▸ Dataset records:

------------

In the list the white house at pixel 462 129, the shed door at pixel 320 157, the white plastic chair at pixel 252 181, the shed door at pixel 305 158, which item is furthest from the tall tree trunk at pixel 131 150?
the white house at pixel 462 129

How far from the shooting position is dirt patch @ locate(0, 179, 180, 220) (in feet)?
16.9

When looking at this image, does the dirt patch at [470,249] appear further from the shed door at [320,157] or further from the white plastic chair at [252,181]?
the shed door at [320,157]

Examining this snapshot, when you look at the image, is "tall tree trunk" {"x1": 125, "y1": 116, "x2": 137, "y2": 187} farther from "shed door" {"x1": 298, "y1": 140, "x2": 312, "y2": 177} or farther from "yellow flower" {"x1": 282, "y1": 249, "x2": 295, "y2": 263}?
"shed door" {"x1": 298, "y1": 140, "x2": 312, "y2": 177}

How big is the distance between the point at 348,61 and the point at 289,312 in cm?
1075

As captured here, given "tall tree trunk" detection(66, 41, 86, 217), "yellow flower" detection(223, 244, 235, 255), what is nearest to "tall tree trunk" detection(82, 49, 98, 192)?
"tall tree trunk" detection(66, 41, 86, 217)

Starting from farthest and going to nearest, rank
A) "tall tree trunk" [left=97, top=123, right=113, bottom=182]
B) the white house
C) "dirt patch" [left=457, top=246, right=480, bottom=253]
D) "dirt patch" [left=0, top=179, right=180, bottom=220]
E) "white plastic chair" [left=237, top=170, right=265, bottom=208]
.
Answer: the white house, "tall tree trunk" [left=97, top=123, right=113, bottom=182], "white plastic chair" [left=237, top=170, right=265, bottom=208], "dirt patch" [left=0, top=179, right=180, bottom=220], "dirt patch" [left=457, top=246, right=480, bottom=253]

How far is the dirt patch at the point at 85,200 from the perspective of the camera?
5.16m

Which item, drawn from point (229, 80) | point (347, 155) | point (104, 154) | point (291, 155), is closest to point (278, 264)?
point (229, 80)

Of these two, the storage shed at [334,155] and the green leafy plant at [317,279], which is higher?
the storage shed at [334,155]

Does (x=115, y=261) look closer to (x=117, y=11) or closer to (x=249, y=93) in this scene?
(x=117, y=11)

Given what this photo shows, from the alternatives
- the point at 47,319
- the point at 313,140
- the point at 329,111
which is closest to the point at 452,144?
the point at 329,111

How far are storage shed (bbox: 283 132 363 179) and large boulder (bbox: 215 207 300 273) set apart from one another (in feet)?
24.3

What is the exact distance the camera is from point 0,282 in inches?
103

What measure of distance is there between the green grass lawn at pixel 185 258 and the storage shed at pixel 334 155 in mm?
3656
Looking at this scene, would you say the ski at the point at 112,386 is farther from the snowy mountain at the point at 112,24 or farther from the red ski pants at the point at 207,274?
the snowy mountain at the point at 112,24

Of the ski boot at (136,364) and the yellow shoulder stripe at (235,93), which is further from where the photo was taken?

------------

▸ Requirement: From the records above, extract every line exactly as it stands.

▸ The answer:
In the list the white house at pixel 462 129, the shed door at pixel 320 157, the white plastic chair at pixel 252 181, the shed door at pixel 305 158, which item is furthest from the tall tree trunk at pixel 131 150?
the white house at pixel 462 129

How far from the shooting position is dirt patch @ locate(0, 179, 180, 220) (in feet)?
16.9

When looking at this image, does the dirt patch at [470,249] appear further from the shed door at [320,157] or further from the white plastic chair at [252,181]?
the shed door at [320,157]

Examining this snapshot, when you look at the image, is "tall tree trunk" {"x1": 125, "y1": 116, "x2": 137, "y2": 187} farther from "shed door" {"x1": 298, "y1": 140, "x2": 312, "y2": 177} or farther from "yellow flower" {"x1": 282, "y1": 249, "x2": 295, "y2": 263}?
"shed door" {"x1": 298, "y1": 140, "x2": 312, "y2": 177}

How big is the distance between the point at 348,61 and the point at 289,312 in cm?
1075

As captured here, given "tall tree trunk" detection(66, 41, 86, 217), "yellow flower" detection(223, 244, 235, 255), what is nearest to "tall tree trunk" detection(82, 49, 98, 192)?
"tall tree trunk" detection(66, 41, 86, 217)

Starting from farthest and going to nearest, rank
A) "tall tree trunk" [left=97, top=123, right=113, bottom=182]
B) the white house
C) "dirt patch" [left=457, top=246, right=480, bottom=253]
D) "dirt patch" [left=0, top=179, right=180, bottom=220]
E) "white plastic chair" [left=237, top=170, right=265, bottom=208]
.
Answer: the white house, "tall tree trunk" [left=97, top=123, right=113, bottom=182], "white plastic chair" [left=237, top=170, right=265, bottom=208], "dirt patch" [left=0, top=179, right=180, bottom=220], "dirt patch" [left=457, top=246, right=480, bottom=253]

How far is the dirt patch at the point at 85,200 from the perspective of the camera?
5.16m

Which item, drawn from point (229, 80) | point (347, 155) | point (104, 154) | point (291, 155), is closest to point (278, 264)?
point (229, 80)

Of these two, the storage shed at [334,155] and the green leafy plant at [317,279], which is higher?
the storage shed at [334,155]

Does (x=115, y=261) look closer to (x=117, y=11) or closer to (x=249, y=93) in this scene?
(x=117, y=11)

Given what this photo shows, from the alternatives
- the point at 47,319
- the point at 313,140
- the point at 329,111
which is closest to the point at 452,144?
the point at 329,111

How far are storage shed (bbox: 283 132 363 179) and large boulder (bbox: 215 207 300 273) set apart from one another (in feet)?
24.3

What is the exact distance the camera is from point 0,282 in inches?
103

What measure of distance is there between the green grass lawn at pixel 185 258 and the storage shed at pixel 334 155 in mm?
3656
Looking at this scene, would you say the ski at the point at 112,386 is farther from the snowy mountain at the point at 112,24 or farther from the red ski pants at the point at 207,274?
the snowy mountain at the point at 112,24

Of the ski boot at (136,364) and the yellow shoulder stripe at (235,93), which is further from where the photo was taken?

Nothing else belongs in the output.